=== Given task ===
Reproduce the material below word for word, keeping every line in its original order.

.....

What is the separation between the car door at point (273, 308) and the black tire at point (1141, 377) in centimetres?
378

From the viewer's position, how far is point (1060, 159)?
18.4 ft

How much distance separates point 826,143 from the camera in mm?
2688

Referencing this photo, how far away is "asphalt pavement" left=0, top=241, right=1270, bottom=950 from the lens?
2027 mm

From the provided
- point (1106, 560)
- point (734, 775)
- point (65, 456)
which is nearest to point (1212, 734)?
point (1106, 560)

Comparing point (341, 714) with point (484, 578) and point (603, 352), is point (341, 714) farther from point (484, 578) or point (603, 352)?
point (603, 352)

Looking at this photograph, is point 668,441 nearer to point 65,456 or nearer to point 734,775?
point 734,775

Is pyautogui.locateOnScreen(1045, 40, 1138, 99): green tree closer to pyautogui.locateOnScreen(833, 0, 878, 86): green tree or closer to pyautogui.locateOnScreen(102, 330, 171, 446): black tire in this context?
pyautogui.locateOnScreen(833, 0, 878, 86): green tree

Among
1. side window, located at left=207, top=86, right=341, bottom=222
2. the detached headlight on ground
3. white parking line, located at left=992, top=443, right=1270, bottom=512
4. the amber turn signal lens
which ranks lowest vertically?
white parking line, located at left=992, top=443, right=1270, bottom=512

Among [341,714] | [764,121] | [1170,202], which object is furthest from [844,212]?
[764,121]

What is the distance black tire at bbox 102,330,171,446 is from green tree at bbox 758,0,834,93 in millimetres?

.....

=== Result for this exercise ===
What is the separation between the car door at point (273, 308) and the black tire at point (1141, 377) in centimetres?
378

From the viewer's position, how far is point (1060, 159)?
18.4 ft

How much distance separates point 826,143 from the camera in mm?
2688

Referencing this photo, how far away is "asphalt pavement" left=0, top=241, right=1270, bottom=950 from the lens?
2027 mm

From the provided
- point (1106, 560)
- point (734, 775)
- point (65, 456)
which is nearest to point (1212, 734)?
point (1106, 560)

Comparing point (341, 714) with point (484, 578) and point (603, 352), is point (341, 714) farther from point (484, 578) or point (603, 352)?
point (603, 352)

Looking at this photograph, is point 668,441 nearer to point 65,456 or nearer to point 734,775?
point 734,775

Is pyautogui.locateOnScreen(1045, 40, 1138, 99): green tree closer to pyautogui.locateOnScreen(833, 0, 878, 86): green tree or closer to pyautogui.locateOnScreen(102, 330, 171, 446): black tire in this context?
pyautogui.locateOnScreen(833, 0, 878, 86): green tree

Among
1. side window, located at left=207, top=86, right=341, bottom=222
2. the detached headlight on ground
3. white parking line, located at left=992, top=443, right=1270, bottom=512
4. the amber turn signal lens
which ranks lowest vertically?
white parking line, located at left=992, top=443, right=1270, bottom=512

Among [341,714] | [764,121] | [1170,202], which object is furthest from [844,212]?
[764,121]

What is the distance black tire at bbox 102,330,171,446 is from green tree at bbox 758,0,834,93 in millimetres?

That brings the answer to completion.